SUPPLIED RECORDS:

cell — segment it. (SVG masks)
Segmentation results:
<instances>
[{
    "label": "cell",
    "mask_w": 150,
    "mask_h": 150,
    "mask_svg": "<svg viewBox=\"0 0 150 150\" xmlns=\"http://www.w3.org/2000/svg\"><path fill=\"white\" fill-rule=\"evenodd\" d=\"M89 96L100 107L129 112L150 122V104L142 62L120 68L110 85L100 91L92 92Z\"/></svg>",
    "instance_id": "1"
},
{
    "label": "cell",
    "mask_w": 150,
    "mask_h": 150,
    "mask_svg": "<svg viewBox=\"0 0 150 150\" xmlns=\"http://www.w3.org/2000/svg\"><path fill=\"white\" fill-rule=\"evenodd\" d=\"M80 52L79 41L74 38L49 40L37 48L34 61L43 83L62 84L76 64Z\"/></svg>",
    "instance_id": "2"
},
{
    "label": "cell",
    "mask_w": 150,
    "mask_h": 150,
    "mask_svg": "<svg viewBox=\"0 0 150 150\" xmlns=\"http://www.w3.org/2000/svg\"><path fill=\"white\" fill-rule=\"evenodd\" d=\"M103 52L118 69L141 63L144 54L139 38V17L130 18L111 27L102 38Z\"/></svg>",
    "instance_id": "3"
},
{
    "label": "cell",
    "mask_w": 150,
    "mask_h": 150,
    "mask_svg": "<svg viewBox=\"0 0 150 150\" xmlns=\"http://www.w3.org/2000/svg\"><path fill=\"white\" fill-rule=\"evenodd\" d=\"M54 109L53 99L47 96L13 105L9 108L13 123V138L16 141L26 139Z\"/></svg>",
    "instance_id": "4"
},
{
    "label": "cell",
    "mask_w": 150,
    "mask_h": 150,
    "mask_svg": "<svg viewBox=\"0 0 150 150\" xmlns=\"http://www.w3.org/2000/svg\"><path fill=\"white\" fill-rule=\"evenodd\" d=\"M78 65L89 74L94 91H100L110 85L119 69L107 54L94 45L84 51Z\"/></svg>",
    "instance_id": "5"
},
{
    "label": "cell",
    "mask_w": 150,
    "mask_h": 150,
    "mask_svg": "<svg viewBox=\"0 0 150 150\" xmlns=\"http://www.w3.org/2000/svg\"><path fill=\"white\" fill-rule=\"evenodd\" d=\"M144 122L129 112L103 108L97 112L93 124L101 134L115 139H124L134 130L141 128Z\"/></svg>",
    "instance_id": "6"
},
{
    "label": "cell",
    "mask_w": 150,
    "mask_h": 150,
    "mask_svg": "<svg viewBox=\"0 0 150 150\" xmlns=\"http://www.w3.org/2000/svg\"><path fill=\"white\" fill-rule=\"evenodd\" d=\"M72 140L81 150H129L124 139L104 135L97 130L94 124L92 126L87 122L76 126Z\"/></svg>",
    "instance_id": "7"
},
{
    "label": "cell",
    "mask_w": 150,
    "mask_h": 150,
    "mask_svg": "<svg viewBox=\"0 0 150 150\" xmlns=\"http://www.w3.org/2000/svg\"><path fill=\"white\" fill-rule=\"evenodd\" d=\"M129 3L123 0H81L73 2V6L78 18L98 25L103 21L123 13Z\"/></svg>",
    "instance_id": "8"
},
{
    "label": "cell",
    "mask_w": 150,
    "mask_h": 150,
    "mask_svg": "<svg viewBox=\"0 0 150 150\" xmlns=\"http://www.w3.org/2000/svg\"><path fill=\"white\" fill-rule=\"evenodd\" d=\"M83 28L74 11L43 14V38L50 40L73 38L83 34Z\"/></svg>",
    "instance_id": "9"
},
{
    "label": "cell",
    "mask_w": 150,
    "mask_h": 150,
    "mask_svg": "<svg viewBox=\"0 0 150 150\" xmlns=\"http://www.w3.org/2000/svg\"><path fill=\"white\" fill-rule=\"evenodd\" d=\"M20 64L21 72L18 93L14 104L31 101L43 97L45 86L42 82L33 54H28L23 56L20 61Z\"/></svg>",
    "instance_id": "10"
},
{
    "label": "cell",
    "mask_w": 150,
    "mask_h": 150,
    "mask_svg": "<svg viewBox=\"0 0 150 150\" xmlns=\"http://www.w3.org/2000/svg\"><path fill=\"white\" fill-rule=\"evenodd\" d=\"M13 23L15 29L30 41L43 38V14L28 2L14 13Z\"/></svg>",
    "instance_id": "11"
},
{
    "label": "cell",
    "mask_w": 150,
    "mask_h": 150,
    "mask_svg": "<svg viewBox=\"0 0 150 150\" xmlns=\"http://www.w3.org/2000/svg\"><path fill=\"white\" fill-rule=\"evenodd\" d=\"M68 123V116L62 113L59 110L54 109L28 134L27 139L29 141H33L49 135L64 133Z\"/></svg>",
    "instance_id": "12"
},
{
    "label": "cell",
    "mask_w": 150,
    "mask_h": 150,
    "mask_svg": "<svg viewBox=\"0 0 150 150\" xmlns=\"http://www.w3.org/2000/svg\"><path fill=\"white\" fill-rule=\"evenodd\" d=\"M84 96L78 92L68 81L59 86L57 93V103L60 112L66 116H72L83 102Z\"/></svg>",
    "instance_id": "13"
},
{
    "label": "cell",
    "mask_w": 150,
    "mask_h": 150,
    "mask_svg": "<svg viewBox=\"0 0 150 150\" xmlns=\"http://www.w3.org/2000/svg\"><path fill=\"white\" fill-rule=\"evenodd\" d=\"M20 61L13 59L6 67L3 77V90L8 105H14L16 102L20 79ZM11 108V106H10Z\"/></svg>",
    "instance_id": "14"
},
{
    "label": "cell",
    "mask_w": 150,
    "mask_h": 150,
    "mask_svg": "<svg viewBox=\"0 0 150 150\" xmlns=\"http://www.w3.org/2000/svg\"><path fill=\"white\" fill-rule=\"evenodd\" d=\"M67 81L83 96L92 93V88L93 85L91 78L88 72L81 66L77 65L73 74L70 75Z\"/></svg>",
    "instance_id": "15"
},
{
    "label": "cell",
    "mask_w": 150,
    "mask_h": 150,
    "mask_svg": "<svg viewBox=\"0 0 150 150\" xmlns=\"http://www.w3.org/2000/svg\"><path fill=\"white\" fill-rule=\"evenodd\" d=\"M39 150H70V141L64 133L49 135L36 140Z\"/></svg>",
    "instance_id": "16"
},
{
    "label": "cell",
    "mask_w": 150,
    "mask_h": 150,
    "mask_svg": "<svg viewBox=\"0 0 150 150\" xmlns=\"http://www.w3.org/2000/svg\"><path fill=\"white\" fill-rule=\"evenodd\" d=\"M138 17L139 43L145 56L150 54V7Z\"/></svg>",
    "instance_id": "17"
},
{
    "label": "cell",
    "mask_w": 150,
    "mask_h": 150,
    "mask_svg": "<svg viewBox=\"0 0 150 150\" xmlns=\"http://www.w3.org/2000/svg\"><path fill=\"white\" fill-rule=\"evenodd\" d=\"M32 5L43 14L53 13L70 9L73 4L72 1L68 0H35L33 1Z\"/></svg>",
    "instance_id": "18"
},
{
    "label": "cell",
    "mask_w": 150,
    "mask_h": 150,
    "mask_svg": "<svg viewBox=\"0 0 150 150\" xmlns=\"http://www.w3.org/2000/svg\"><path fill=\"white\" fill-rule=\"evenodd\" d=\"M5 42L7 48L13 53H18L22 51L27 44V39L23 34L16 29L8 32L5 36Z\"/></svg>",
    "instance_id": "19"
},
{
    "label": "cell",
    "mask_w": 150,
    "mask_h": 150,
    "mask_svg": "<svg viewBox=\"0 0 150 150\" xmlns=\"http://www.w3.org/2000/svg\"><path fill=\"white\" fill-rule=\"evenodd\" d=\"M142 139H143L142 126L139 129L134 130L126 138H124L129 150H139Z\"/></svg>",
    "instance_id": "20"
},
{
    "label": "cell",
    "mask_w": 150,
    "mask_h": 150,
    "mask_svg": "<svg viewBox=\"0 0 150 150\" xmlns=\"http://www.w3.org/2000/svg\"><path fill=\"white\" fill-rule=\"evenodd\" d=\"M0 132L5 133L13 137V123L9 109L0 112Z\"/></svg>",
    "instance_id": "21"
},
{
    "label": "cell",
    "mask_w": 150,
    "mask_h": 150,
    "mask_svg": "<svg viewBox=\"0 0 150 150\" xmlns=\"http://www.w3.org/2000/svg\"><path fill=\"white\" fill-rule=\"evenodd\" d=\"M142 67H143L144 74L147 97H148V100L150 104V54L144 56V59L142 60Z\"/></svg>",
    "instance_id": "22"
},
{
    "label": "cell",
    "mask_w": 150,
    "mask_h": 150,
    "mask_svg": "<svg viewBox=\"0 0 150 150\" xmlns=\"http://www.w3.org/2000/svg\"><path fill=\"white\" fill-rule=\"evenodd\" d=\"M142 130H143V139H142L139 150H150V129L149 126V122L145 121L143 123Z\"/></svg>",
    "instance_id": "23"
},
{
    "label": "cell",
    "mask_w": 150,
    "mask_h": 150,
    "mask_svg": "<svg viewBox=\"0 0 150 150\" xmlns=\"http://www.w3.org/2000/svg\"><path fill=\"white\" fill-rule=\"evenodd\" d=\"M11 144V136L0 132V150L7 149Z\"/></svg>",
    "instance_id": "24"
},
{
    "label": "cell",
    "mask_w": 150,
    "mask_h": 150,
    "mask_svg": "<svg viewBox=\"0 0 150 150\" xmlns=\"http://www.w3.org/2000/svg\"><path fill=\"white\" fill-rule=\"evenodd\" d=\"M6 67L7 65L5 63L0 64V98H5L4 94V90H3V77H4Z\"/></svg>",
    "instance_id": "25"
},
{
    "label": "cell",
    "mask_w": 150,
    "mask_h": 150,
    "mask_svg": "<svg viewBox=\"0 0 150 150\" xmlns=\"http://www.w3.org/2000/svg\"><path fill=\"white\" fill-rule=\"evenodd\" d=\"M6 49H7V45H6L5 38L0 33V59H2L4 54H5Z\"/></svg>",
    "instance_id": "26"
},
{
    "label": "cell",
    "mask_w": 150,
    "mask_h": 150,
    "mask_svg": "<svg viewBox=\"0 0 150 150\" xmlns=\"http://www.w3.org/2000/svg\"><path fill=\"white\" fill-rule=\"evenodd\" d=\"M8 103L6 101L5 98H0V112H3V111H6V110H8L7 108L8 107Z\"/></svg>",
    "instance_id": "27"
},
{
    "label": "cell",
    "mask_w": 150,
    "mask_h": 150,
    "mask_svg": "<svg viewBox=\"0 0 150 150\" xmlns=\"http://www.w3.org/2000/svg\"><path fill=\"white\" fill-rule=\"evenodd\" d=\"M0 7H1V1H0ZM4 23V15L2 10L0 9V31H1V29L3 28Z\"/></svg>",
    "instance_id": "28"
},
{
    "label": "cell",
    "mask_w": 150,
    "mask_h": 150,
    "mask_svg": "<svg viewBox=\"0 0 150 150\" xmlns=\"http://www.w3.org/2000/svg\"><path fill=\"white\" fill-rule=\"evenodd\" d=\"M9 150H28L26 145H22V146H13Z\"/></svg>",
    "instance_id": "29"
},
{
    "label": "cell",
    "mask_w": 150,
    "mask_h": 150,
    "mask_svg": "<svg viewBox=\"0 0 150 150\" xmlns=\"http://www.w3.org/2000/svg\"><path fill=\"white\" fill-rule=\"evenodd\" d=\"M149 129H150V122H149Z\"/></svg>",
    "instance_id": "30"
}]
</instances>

THE REQUEST:
Write out the material verbatim, starting at its first line and ending at the line that contains "52L79 41L74 38L49", with both of those lines included.

RESULT BELOW:
cell — segment it. (SVG masks)
Segmentation results:
<instances>
[{
    "label": "cell",
    "mask_w": 150,
    "mask_h": 150,
    "mask_svg": "<svg viewBox=\"0 0 150 150\" xmlns=\"http://www.w3.org/2000/svg\"><path fill=\"white\" fill-rule=\"evenodd\" d=\"M89 96L100 107L129 112L150 122V104L142 62L120 68L110 85L100 91L92 92Z\"/></svg>",
    "instance_id": "1"
},
{
    "label": "cell",
    "mask_w": 150,
    "mask_h": 150,
    "mask_svg": "<svg viewBox=\"0 0 150 150\" xmlns=\"http://www.w3.org/2000/svg\"><path fill=\"white\" fill-rule=\"evenodd\" d=\"M80 52L79 41L74 38L49 40L37 48L34 61L43 83L62 84L76 64Z\"/></svg>",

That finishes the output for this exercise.